◆ TEXTO PARA LEITURA ◆
Não é a primeira vez que tal acontece. Nem será, certamente, a última. É por isso que convém denunciar o caso com veemência. Um Estado de direito, como supostamente é aquele em que nos calhou viver, não pode ser fiscalmente amoral. Na relação que mantém com os contribuintes, o Estado pode - e deve - ser exigente. Pode - e deve - lutar contra a evasão fiscal. Não pode - nem deve - é cometer abusos fiscais de forma reiterada.
Quando o contribuinte falha, a máquina fiscal tritura o prevaricador. Persegue-o. Caça-o ao mínimo deslize. Exige-lhe o que pode e o que não pode. Vira-o de pernas para o ar, até que as últimas moedas caiam do bolso. Já quando o Estado falha, a mesma máquina fiscal liga o complicador. Foge às responsabilidades. Eterniza as respostas. Inferniza a vida do lesado. E, como se isto não bastasse, pratica um esquema parecido com a extorsão. Extorsão? Sim, extorsão: recurso à ameaça para obter dinheiro de alguém; imposto excessivo; contribuição forçada para um determinado fim.
Sobra-nos uma escassa esperança. Este esquema, ética e moralmente inaceitável, tem um limite temporal. O Estado está a pagar este ano uma elevada fatura pela usurpação indevida que programou para 2013. Se assim continuar, um dia a coisa estoura, a menos que se continue a aumentar indefinidamente os reembolsos, hipótese bastante improvável. O problema é que, para o Estado, as costas folgam enquanto o pau vai e vem; para o contribuinte, os açoites fiscais não têm fim.
Estamos, portanto, perante um Estado que aplica ao "seu" povo um sucedâneo do velho esquema do italo-americano Carlo Ponzi, por cá conhecido como o esquema da Dona Branca. Ponzi fez fortuna nos EUA, nos anos 20, entregando "juros" altíssimos aos investidores, à custa do dinheiro pago pelos que entravam posteriormente na rede. Acabou deportado para Itália, mas foi aclamado por muitos. Azar: não podemos deportar o Estado. Sorte: podemos não aclamar o Estado.

◆ AMOSTRA DE DADOS ◆

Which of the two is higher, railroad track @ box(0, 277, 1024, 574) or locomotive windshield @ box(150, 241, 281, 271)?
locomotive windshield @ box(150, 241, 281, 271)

◆ TAREFA ESCRITA 1 ◆
Com base no texto sobre a fiscalidade do Estado, responda:
(a) Em que década Carlo Ponzi fez fortuna nos EUA?
(b) Para que ano o Estado programou a usurpação indevida cuja fatura está a pagar este ano?
(c) Por que nome é conhecido por cá o esquema de Carlo Ponzi?
◆ TAREFA ESCRITA 2 ◆
Transcreva o texto sobre a fiscalidade do Estado de "Quando o contribuinte" a "um determinado fim.", substituindo "máquina fiscal" por "administração tributária".

◆ RESPOSTA CORRETA 1 ◆
(a) Nos anos 20.
(b) 2013.
(c) Esquema da Dona Branca.

◆ RESPOSTA CORRETA 2 ◆
Quando o contribuinte falha, a administração tributária tritura o prevaricador. Persegue-o. Caça-o ao mínimo deslize. Exige-lhe o que pode e o que não pode. Vira-o de pernas para o ar, até que as últimas moedas caiam do bolso. Já quando o Estado falha, a mesma administração tributária liga o complicador. Foge às responsabilidades. Eterniza as respostas. Inferniza a vida do lesado. E, como se isto não bastasse, pratica um esquema parecido com a extorsão. Extorsão? Sim, extorsão: recurso à ameaça para obter dinheiro de alguém; imposto excessivo; contribuição forçada para um determinado fim.